Emilio Franzoni di Fanep (foto Schicchi)
Emilio Franzoni di Fanep (foto Schicchi)

Bologna, 14 marzo 2018 - La criminalità spesso colpisce dove fa più male, non le importa chi, nemmeno se le sue vittime hanno fatto del ‘bene’ la propria missione. È il caso di Fanep, storica onlus bolognese, che ieri mattina si è svegliata con una ‘doccia fredda’: un furto di oltre mille euro nella sua sede del Policlinico Sant’Orsola-Malpighi.

"La nostra segretaria è arrivata al lavoro e ha trovato l’armadio e i cassetti aperti – ci racconta Emilio Franzoni, fondatore della onlus che da oltre 35 anni offre sostegno e cure a minori affetti da patologie neuropsichiatriche – sul momento non se ne è resa conto, ma tempo dieci minuti e ha scoperto che mancavano tutti i soldi destinati al contributo per uno psicologo che lavora con noi". Si, perché Fanep il ‘bene’ lo fa per davvero, e sostiene con oltre 100mila euro di tasca propria, ogni anno, personale esterno fra medici, dietisti e psicologi.
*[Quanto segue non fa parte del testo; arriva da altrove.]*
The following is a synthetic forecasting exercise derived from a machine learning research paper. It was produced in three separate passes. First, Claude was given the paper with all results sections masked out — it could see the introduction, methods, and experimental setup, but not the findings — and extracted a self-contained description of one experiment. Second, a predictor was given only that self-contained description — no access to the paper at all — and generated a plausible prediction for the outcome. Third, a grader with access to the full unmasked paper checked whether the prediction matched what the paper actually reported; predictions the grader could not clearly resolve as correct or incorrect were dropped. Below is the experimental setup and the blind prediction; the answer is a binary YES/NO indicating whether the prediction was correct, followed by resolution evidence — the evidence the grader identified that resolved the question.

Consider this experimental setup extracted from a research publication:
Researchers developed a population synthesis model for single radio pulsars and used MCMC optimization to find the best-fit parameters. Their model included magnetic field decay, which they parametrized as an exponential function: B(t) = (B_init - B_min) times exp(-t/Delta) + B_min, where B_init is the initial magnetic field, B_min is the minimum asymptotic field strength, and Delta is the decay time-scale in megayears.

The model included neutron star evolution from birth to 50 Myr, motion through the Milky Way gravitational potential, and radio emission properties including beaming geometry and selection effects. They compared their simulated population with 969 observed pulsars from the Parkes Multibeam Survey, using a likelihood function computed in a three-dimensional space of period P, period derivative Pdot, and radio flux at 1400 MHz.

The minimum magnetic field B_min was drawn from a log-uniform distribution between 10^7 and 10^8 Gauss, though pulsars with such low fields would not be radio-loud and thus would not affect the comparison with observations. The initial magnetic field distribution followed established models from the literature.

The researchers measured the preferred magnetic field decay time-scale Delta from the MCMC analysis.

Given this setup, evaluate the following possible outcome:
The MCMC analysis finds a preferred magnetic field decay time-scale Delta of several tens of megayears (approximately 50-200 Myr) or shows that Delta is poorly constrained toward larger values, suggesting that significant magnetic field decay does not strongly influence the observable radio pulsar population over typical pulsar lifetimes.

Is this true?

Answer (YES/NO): NO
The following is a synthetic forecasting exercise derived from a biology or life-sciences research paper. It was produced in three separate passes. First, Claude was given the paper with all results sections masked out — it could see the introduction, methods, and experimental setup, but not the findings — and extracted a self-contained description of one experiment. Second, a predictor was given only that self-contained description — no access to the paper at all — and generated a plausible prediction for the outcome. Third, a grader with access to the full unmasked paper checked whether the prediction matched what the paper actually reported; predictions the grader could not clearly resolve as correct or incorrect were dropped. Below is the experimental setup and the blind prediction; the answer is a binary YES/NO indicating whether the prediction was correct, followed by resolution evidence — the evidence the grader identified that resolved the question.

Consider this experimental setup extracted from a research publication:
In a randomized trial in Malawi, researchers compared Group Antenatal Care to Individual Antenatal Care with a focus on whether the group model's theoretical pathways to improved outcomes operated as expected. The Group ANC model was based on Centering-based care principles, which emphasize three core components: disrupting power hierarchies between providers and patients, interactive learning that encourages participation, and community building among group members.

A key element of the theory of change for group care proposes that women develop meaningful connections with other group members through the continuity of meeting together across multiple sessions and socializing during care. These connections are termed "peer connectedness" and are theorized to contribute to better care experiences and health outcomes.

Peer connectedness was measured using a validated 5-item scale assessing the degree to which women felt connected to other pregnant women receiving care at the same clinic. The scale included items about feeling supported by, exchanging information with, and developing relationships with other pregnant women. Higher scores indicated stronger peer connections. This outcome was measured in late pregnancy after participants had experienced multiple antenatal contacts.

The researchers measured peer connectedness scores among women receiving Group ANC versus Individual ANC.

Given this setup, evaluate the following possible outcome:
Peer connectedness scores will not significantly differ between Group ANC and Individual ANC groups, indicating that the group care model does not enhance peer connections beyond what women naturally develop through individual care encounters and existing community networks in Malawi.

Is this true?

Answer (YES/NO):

"Forse quei soldi non dovevano essere lì, siamo stati incauti, ma fino a quando non succede non ci pensi – continua amareggiato il ‘Prof’ – qualche anno fa entrarono dalla porta, e rubarono un computer, ci rassegnammo a mettere una porta blindata. Questa volta sono passati dalla finestra ci toccherà installare delle inferriate".

Una finestra molto piccola, che si affaccia sul camminamento diretto alla pediatria dal padiglione 13, solo un bambino potrebbe passarci, o una persona molto piccola, nessun vetro rotto, nessun segno di scasso apparente "cercavano i soldi, sapevano di poterli trovare, questa volta i computer infatti non li hanno toccati". L’accaduto è stato immediatamente segnalato ai vigilantes dell’ospedale, che dopo un sopralluogo a loro volta non hanno potuto fare altro che denunciare il fatto al posto di polizia.